“It is hot here, hot as that hottest of all places, and I hear they are going to have that over here in Baconsville pretty soon; I hear so,” and the Doctor shook his fat sides with a chuckling laugh, adding: “You must have important business to call you out to-day.”
“It is quite important, quite,” replied General Baker. “I have got a suit on hand in Baconsville that is quite important, and if that other place you are talking about comes there, I hope I shall not find it hotter than this hollow is. Niggers may stand it, but I cannot.”
Both gentlemen were delighted and laughed loudly.
“I’ve just come from there,” said Dr. Wise.
“From where—Baconsville? or the other hot place?”
“Oh, from Baconsville,” replied the medical man, laughing. “I couldn’t have got away from the other place with all this fat.”
The laugh again subsiding, he continued: “You see I have a patient I am watching over there; and being in the neighborhood, was called in to see two or three of the better class of colored people. I’m afraid you’ll have trouble, there, at that suit. The niggers are saucy, and very angry about that collision between the Bakers and the militia.”
“Well, Doctor, the colored people in South Carolina have become so insolent and insurrectionary, and intractable, and have taken on so many intolerable airs, that they must be made to know their places. You will see their wenches on the streets of Augusta and Charleston, and all our cities, with their “pin-backs” and “button shoes,” and “bustles,” and indeed imitating our ladies in everything; and they even act as though they expected a white man to step aside and let them pass, as if they were the ladies themselves. I saw an affair in Charleston the other day that made my blood boil, and I involuntarily laid my hand upon my pistol, but fortunately I was preserved from using it.
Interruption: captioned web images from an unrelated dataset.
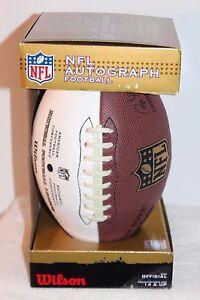 74a929257 A imagem está carregando Nfl-Autografo-Futebol-Donnie-Jones-Rams-Wilson-O-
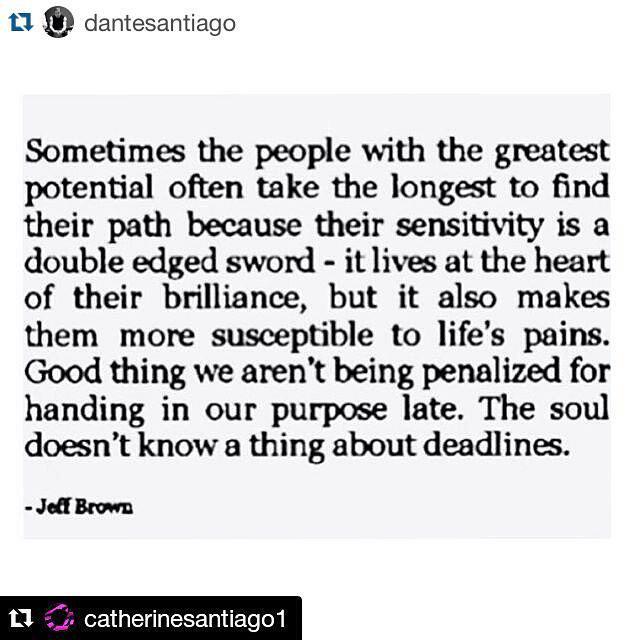 #regram @DanteSantiago1: #regram @catherinesantiago1 #jeffbrown https://t.co/QQbRXtJ27v http://t.co/bKk5RyQ8Px
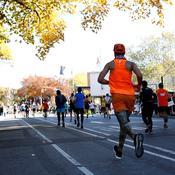 JO 2020 : A contre cœur, Tokyo accepte de délocaliser le marathon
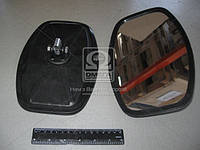 Зеркало боковое УАЗ 452 250х160 плоское пласт.корп. ( Россия), 452-8201020-П1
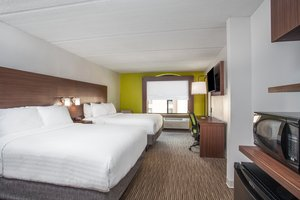 Room - Holiday Inn Express Hotel & Suites West Augusta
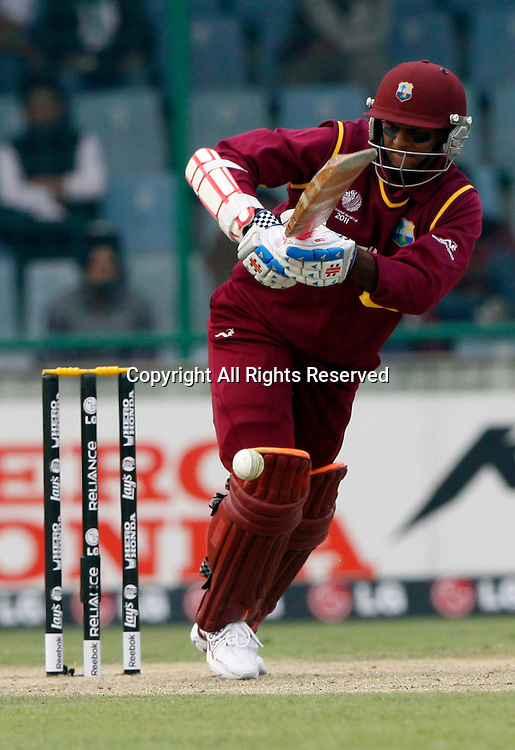 24.02.2011 Cricket World Cup from the Feroz Shah Kotla stadium in Delhi. Shivnarine Chanderpaul of West Indies plays a shot during the match of the ICC Cricket World Cup between South Africa and West Indies.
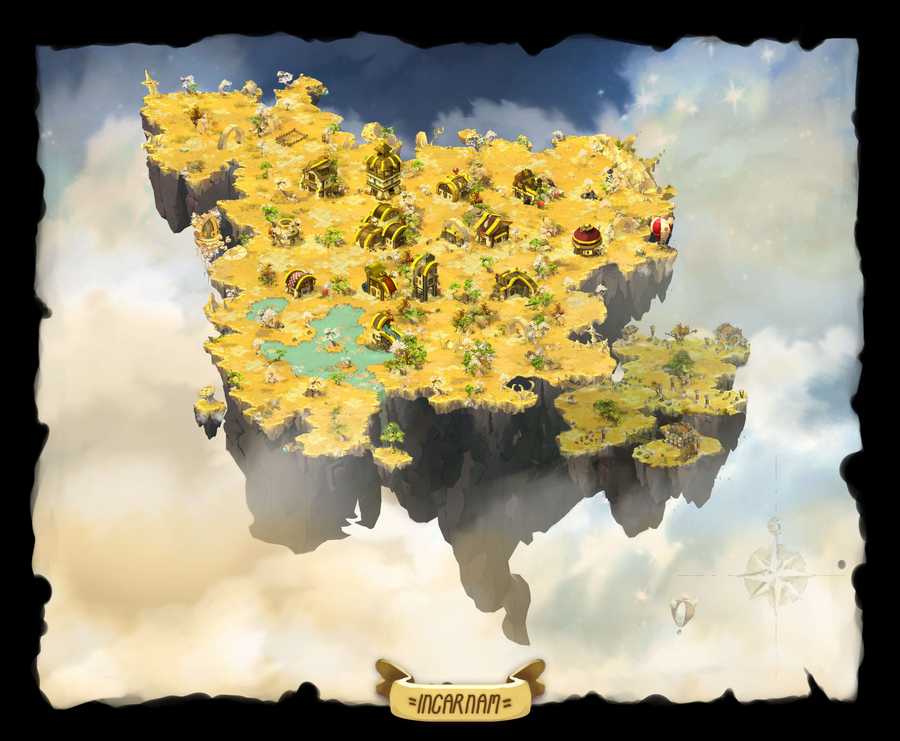 Background : Dofus - Incarnam 2.29 by Weequays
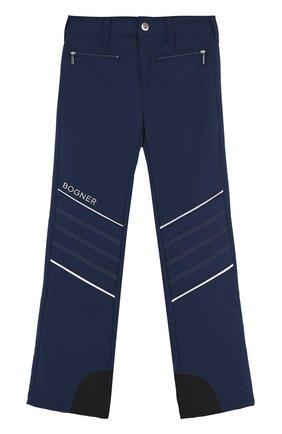 Утепленные брюки с контрастной отделкой | Фото №1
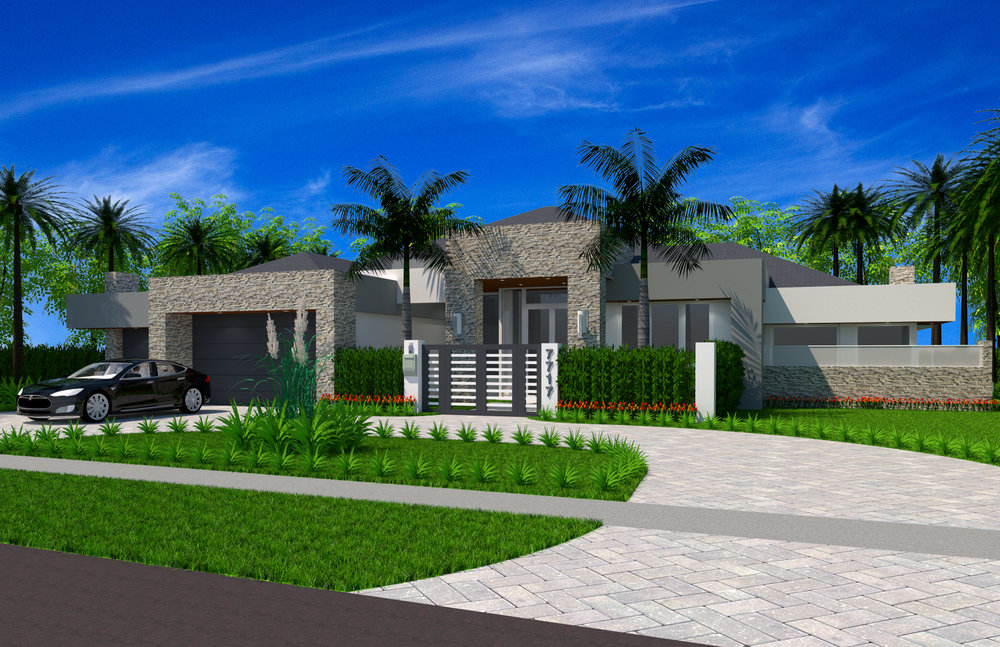 new-modern-home-florida-architecture-render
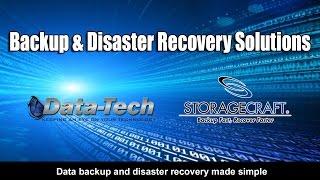 Data-Tech StorageCraft Solutions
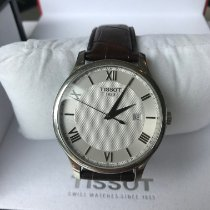 Tissot Tradition rabljen 42mm Datum, nadnevak Koza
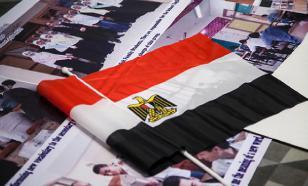 Новый закон Египта запрещает военным заниматься политикой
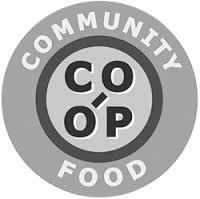 Logo for Community Food Co-op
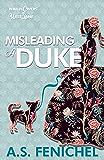 Misleading a Duke: A Thrilling Historical Regency Romance Book (The Wallflowers of West Lane 2)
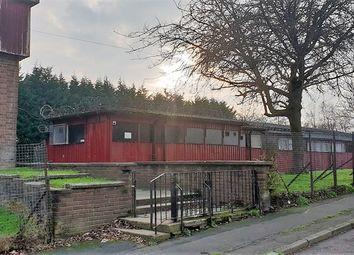 Thumbnail Office to let in Belsyde Avenue, Drumchapel, Glasgow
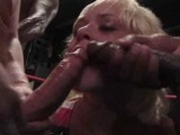 American Cocksucking Championships - blond and black bitch in the boxing ring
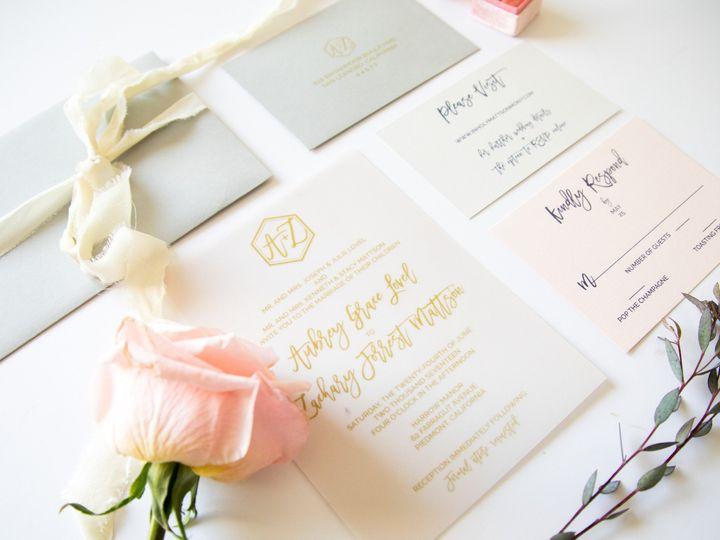 Tmx Cs5a5654 X5 51 782396 Greenwood, IN wedding invitation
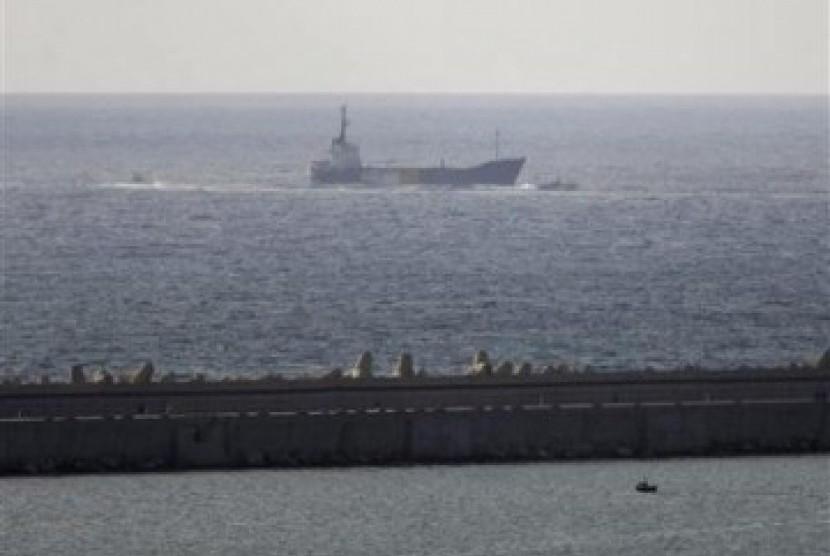 Israel mengatakan tidak akan membiarkan kapal merapat ke Jalur Gaza.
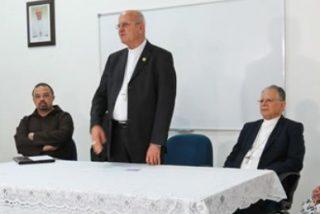 La diócesis de Recife abrirá el proceso de beatificación de Helder Cámara el 3 de mayo próximo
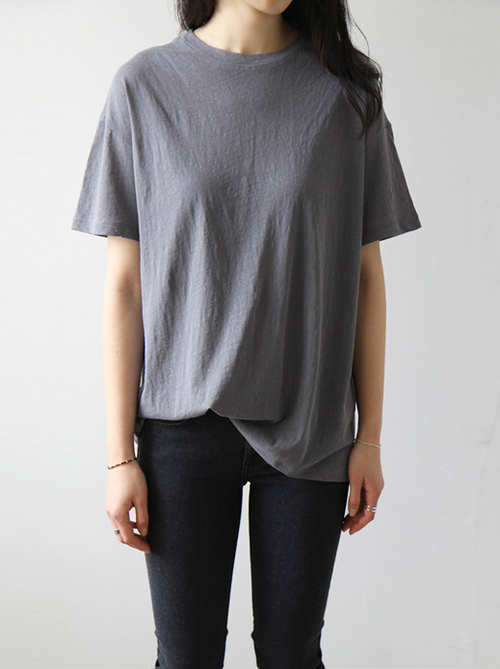d2c38339d4a street style   keep it simple oversized tee + black skinny jeans ...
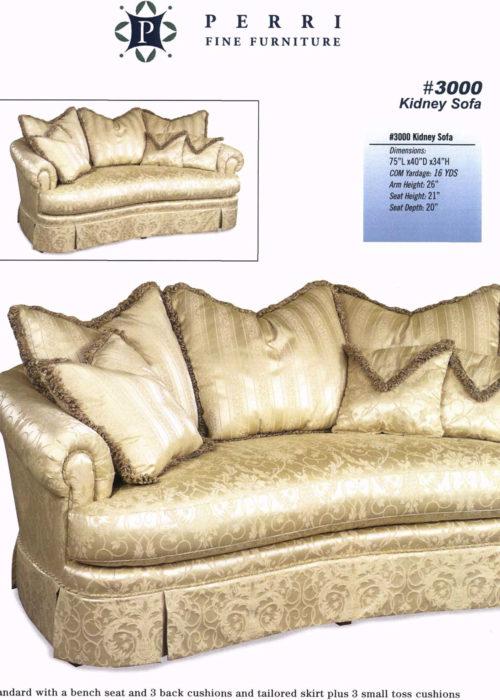 Sofa Style #3000
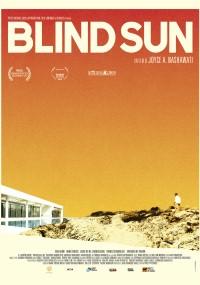 Piekielne słońce (2015) plakat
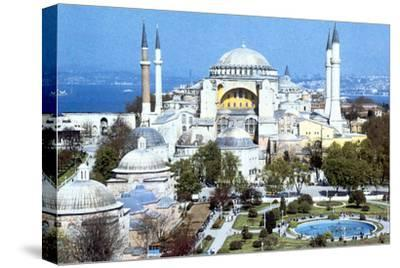 Hagia Sophia, Istanbul (Constantinople), Turkey, 1980s. Artist: Unknown-Unknown-Stretched Canvas Print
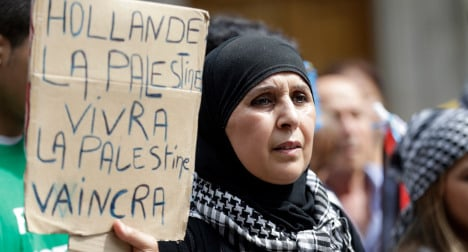 French MPs push for Palestine recognition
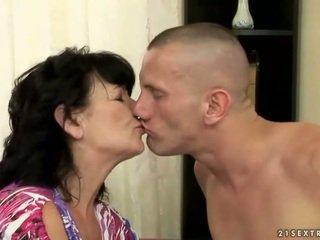 mooi hardcore sex seks, meest orale seks, nieuw zuigen film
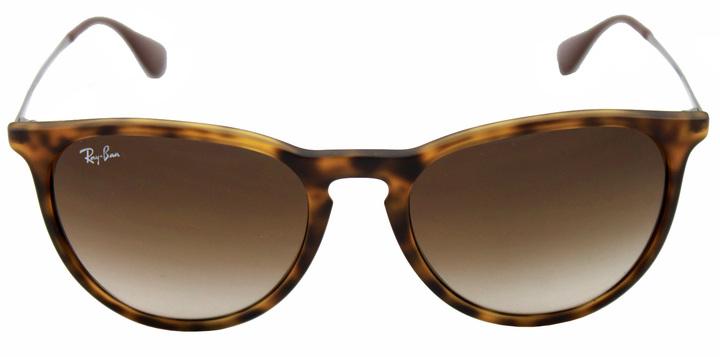 gafas sol polarizadas ray ban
“Three great black—creatures, I suppose I must call them men—were walking up the street, and met three young ladies whom I know to be members of one of our best families. What do you think but that these impudent brutes actually crowded our ladies into the gutter—made them actually step off the pavement for want of room to pass! Quite fortunately the ditch was dry, and not deep—four or five inches, at most. But such indignities are too great a tax on the forbearance of a gentleman of gallantry! Only one of the ladies actually stepped off, but then, time was when I could have blown out the brains of all three of the rascals, and the community and the State would have sustained me. But those were days of “home rule.” Alas! when shall we ever see them again!